### Fragmento seleccionado

MADRID.- La
guerra civil declarada en Reino Unido por el Brexit ha entrado en el
período de arrepentimiento previo a la batalla final que arranca este
lunes con la presentación del plan B de Theresa May. Los estrategas de
cada frente se han retirado a sus respectivas trincheras para estudiar
las maniobras necesarias para una contienda en la que el manejo de los
tiempos será clave, dada la división existente, indiferente a siglas y
lealtades partidarias, recuerda desde Madrid El Economista.
La
premier mantiene su tradicional querencia por la opacidad como táctica
de supervivencia mientras el líder de la oposición se ha afiliado a la
ambigüedad premeditada, consciente de que cualquier fallo de cálculo
podría hacer reventar la bomba de relojería que el divorcio ha impuesto
sobre el Laborismo.
La ruptura con la UE había constituido la inesperada consecuencia de
la temeraria acometida de David Cameron para sofocar la incomodidad que
Bruselas generaba en la derecha británica.
La onda expansiva, no
obstante, ha acabado afectando al espectro político en su conjunto,
creando divisiones en todos los partidos y dejando a los electores
huérfanos de liderazgo. Ningún dirigente ha salido reforzado de la
confrontación, sino al contrario, y los conflictos latentes que sufrían
sus formaciones han resultado exacerbados por la acritud del Brexit.

### Información proporcionada
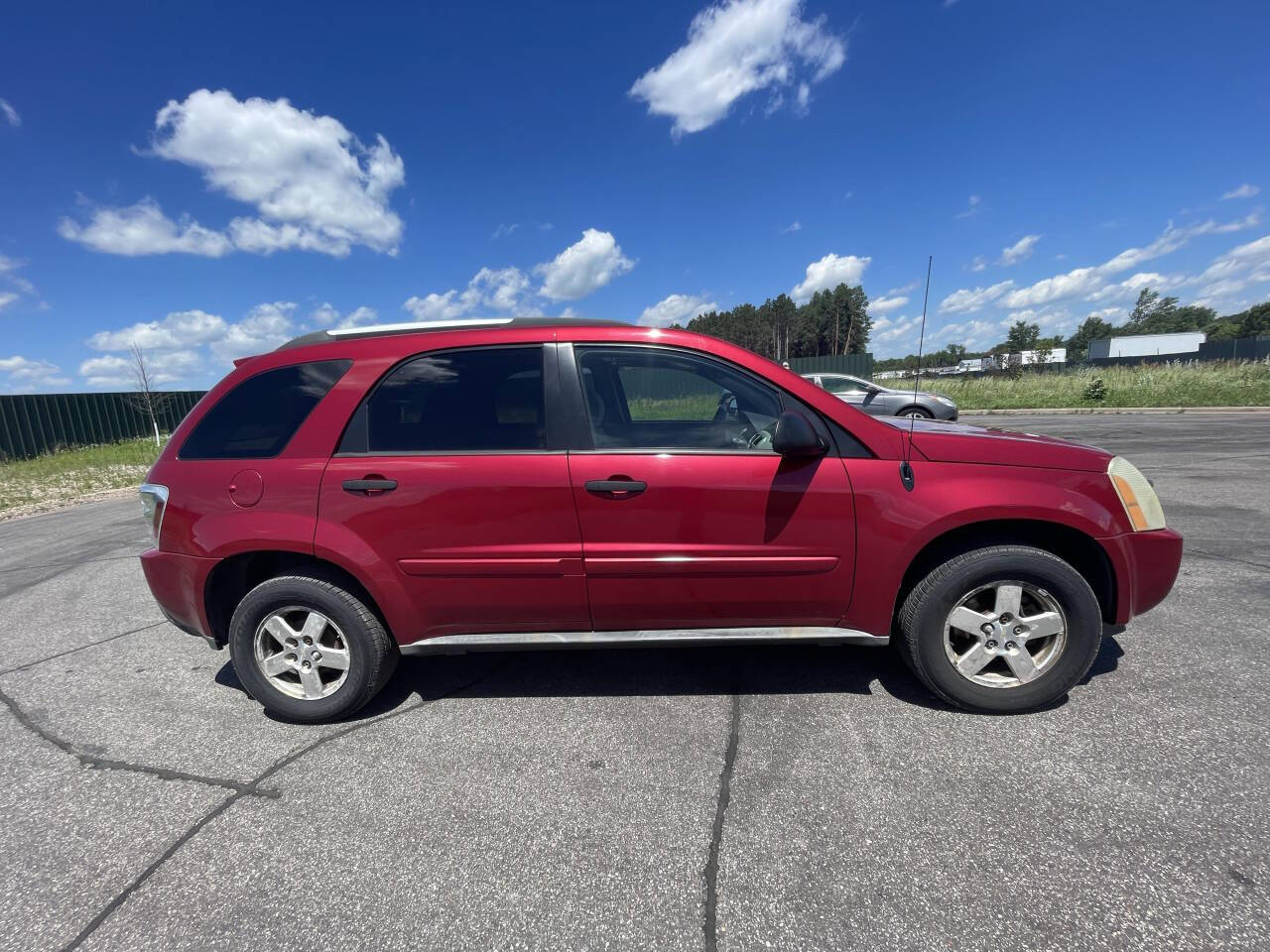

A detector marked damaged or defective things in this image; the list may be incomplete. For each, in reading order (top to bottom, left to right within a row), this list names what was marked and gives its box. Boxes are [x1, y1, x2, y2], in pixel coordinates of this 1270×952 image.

pavement crack [0, 623, 169, 682]
pavement crack [0, 682, 274, 801]
pavement crack [58, 662, 506, 952]
pavement crack [698, 690, 738, 952]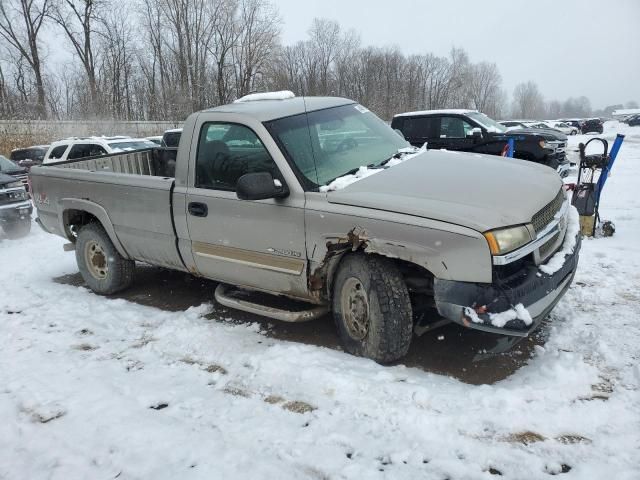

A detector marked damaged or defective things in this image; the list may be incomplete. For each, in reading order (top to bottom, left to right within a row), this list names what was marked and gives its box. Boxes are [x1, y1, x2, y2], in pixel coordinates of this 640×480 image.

front bumper damage [436, 234, 580, 336]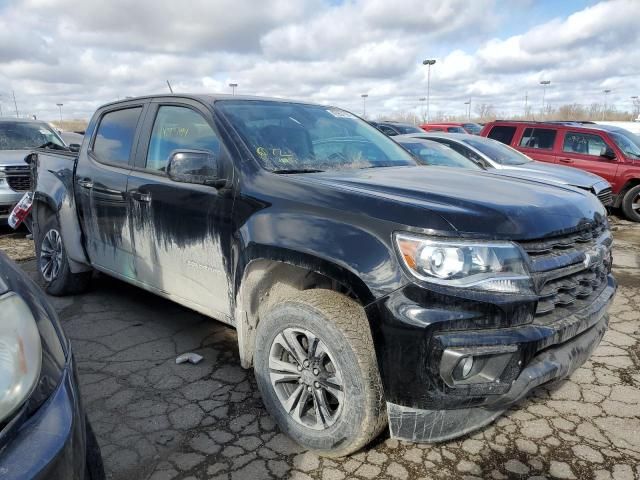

### Ejercicio
Escribe la continuación del fragmento sobre la división política que el Brexit ha provocado en Reino Unido, empezando después de su última oración.

### Resultado del ejercicio
En este contexto, las especulaciones sobre un potencial adelanto
electoral como fórmula para desbloquear el estancamiento abren una duda
metódica sobre qué pueden ofrecer al votante responsables políticos que
han sido incapaces de consensuar en sus propias filas una posición de
compromiso para el mayor desafío afrontado por Reino Unido desde la II
Guerra Mundial.
Y sin embargo, las urnas ayudaría a Theresa May y a
Jeremy Corbyn a aplacar, al menos temporalmente, las crecientes
apelaciones internas a una convocatoria electoral muy diferente: la de
un segundo plebiscito que resuelva la parálisis que no han logrado
arreglar.
Pese a sus extremas diferencias, ambos líderes coinciden en su
rechazo a volver a someter a consulta el debate supuestamente resuelto
el 23 de junio de 2016.
De ahí que la prioridad de Corbyn, al menos para
sofocar las llamadas a apoyarlo, sea aparentar que le interesan unas
generales, pese a que ninguna encuesta le sitúa por delante, ni siquiera
tras el espectáculo ofrecido durante meses por un Gobierno dividido
ante su misión fundamental -garantizar el Brexit-, ni tampoco después de
que sufriese la mayor derrota parlamentaria registrada por un Ejecutivo
británico en tiempos modernos.
May ha sufrido en primera persona las consecuencias de un error de
cálculo electoral y, si bien debería haber aprendido la lección, de
acuerdo con medios afines, el máximo responsable de la Función Pública
en Reino Unido habría puesto a todos los Ministerios sobre aviso en
orden a que se preparen para unos comicios, en caso de que un adelanto
sea necesario para romper el actual impasse.
La mera consideración tiene sentido en un contexto en que el retraso
de la salida constituye el único principio de incertidumbre, dado que
ninguna otra propuesta recaba suficiente respaldo: Wesminster repudia el
acuerdo de May; un segundo referéndum parece imposible mientras la
premier siga en el Número 10; y la salida sin acuerdo es rechazada por
la mayoría.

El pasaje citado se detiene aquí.